Counterfactual Operator Implementation

The counterfactual operator (□→) demonstrates the framework's approach:

Truth Conditions

def true_at(self, leftarg, rightarg, eval_point):
    """A `□→` B is true at w iff:
    For all verifiers x of A and all x-alternatives u to w,
    B is true at u"""
    return ForAll([x, u],
        Implies(
            And(extended_verify(x, leftarg, eval_point),
                is_alternative(u, x, eval_point["world"])),
            true_at(rightarg, {"world": u})
        ))

Falsity Conditions

def false_at(self, leftarg, rightarg, eval_point):
    """A `□→` B is false at w iff:
    There exists a verifier x of A and x-alternative u to w
    where B is false at u"""
    return Exists([x, u],
        And(extended_verify(x, leftarg, eval_point),
            is_alternative(u, x, eval_point["world"]),
            false_at(rightarg, {"world": u})))

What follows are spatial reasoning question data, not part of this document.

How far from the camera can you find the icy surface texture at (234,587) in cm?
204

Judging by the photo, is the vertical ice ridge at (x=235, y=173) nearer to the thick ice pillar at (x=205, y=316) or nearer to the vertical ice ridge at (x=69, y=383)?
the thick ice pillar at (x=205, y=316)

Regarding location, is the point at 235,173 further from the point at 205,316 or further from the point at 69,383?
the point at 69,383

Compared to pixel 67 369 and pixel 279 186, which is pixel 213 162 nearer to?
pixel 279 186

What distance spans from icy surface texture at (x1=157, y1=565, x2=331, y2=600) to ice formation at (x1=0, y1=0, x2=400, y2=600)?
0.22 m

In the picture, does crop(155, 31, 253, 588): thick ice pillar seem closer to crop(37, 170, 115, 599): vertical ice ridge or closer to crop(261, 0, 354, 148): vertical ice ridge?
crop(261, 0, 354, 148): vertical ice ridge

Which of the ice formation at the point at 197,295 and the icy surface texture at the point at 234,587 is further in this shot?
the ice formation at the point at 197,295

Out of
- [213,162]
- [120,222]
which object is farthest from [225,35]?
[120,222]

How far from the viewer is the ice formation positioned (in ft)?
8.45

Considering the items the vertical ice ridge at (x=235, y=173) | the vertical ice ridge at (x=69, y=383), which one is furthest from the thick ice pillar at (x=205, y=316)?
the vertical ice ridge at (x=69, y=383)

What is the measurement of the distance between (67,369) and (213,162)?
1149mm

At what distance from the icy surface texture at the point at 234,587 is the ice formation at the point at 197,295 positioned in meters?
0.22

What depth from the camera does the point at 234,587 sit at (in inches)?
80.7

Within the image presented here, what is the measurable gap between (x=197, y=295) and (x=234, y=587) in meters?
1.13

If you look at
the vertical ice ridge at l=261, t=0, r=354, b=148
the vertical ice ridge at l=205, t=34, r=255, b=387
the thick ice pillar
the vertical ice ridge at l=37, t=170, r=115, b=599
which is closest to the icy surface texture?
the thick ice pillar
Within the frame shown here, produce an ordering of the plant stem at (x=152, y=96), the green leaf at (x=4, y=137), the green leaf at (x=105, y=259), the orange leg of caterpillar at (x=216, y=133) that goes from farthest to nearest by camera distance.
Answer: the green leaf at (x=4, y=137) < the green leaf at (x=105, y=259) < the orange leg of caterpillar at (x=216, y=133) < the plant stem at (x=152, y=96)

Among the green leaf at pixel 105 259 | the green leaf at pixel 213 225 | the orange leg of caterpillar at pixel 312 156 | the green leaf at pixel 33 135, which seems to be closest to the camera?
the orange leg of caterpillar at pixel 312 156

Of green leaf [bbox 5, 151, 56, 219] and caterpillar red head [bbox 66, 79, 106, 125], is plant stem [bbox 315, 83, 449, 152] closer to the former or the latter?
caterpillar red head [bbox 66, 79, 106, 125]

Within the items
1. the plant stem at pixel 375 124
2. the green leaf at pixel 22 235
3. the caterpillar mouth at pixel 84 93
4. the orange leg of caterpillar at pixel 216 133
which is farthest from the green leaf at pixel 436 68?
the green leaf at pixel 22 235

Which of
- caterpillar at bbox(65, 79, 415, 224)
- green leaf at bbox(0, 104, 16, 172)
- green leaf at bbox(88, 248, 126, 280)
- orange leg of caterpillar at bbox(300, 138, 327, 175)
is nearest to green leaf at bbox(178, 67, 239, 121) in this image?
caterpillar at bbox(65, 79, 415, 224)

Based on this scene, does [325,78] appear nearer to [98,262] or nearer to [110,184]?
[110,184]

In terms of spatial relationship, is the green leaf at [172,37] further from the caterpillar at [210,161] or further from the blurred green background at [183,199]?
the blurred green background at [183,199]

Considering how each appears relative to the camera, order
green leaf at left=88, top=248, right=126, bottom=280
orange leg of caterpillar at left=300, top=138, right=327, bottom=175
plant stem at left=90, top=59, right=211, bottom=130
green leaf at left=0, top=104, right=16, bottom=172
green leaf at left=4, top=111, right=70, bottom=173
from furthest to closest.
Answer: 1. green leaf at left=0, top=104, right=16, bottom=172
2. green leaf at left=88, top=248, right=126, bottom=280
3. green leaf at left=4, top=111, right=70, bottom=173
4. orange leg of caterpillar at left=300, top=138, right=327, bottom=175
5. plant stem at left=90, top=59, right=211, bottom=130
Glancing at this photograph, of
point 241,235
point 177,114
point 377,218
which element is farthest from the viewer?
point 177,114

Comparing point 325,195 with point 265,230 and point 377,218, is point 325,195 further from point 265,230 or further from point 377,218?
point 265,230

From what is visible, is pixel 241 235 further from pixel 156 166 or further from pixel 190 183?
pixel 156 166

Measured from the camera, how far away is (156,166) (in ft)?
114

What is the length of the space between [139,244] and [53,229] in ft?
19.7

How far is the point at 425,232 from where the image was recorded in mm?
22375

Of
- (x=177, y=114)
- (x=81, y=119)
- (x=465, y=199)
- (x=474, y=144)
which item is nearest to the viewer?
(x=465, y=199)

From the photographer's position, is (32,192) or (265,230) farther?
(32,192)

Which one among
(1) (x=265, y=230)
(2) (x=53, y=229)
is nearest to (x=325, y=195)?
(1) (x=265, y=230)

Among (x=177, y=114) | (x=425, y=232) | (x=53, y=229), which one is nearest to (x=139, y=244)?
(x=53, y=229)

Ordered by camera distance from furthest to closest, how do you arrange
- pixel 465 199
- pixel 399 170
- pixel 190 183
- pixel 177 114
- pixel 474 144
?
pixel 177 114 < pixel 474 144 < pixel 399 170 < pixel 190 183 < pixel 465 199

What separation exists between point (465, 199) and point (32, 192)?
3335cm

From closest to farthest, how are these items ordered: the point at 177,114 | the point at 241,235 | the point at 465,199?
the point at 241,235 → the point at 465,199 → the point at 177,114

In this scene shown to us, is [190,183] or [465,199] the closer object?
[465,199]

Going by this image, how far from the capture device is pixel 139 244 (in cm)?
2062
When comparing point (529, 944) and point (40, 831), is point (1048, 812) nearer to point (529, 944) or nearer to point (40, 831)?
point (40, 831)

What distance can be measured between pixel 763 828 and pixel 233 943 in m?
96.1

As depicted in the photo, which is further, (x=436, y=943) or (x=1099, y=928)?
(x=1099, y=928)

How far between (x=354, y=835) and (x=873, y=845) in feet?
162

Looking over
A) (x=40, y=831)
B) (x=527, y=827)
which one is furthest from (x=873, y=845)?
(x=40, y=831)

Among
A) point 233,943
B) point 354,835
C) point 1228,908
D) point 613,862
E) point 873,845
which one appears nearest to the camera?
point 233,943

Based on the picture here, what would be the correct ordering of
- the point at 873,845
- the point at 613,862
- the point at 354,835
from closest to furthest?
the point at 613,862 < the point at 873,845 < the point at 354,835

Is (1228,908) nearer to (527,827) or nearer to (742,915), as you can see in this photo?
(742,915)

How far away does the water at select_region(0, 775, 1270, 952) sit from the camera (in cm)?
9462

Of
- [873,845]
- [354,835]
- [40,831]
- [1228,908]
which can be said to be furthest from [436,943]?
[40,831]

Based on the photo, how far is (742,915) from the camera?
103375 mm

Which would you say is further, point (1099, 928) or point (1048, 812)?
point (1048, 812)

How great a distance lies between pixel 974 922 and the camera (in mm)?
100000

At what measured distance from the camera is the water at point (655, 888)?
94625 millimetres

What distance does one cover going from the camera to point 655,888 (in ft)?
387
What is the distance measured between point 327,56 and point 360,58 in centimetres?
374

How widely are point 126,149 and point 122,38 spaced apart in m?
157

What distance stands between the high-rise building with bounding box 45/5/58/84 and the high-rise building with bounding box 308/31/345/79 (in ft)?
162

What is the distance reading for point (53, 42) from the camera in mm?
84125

This implementation captures the hyperintensional nature of counterfactuals where quantifying over alternative worlds depend on which specific verifier of the antecedent we consider.

Theory Examples

Each semantic theory includes an examples.py module with a range of examples. The following subsection will focus on counterfactual conditionals.

Counterfactual Conditionals

Example 1: Counterfactual Antecedent Strengthening (Invalid)

# Enable specific examples in examples.py
example_range = {
    "CF_CM_1": CF_CM_1_example,   # Antecedent strengthening
    "CF_TH_5": CF_TH_5_example,    # Simplification of disjunctive antecedent
}

# Run the examples
./dev_cli.py src/model_checker/theory_lib/logos/subtheories/counterfactual/examples.py

Output for CF_CM_1:

EXAMPLE CF_CM_1: there is a countermodel.

Premises:
1. `¬A`
2. `(A □→ C)`

Conclusion:
3. `((A ∧ B) □→ C)`

The evaluation world is: b.c

INTERPRETED PREMISES:
1. `|¬A| = < {b.c}, {a, a.b.c.d} >` (True in b.c)
2. `|(A □→ C)| = < {a.c, b.c}, {a.d} >` (True in b.c)
     `|A|`-alternatives to b.c = {a.c}
     `|C| = < {a.c}, {a.b.c.d, a.b.d, a.d, b} >` (True in a.c)

INTERPRETED CONCLUSION:
3. `|((A ∧ B) □→ C)| = < {}, {a.c, a.d, b.c} >` (False in b.c)
     `|(A ∧ B)|`-alternatives to b.c = {a.d}
     `|C| = < {a.c}, {a.b.c.d, a.b.d, a.d, b} >` (False in a.d)

This shows that "If A were true then C" doesn't entail "If A and B were true then C" since the additional condition B can change which alternatives are relevant to quantify over. For instance, just because the match would light if it were struck, it does not follow that the match would light if it were struck when wet.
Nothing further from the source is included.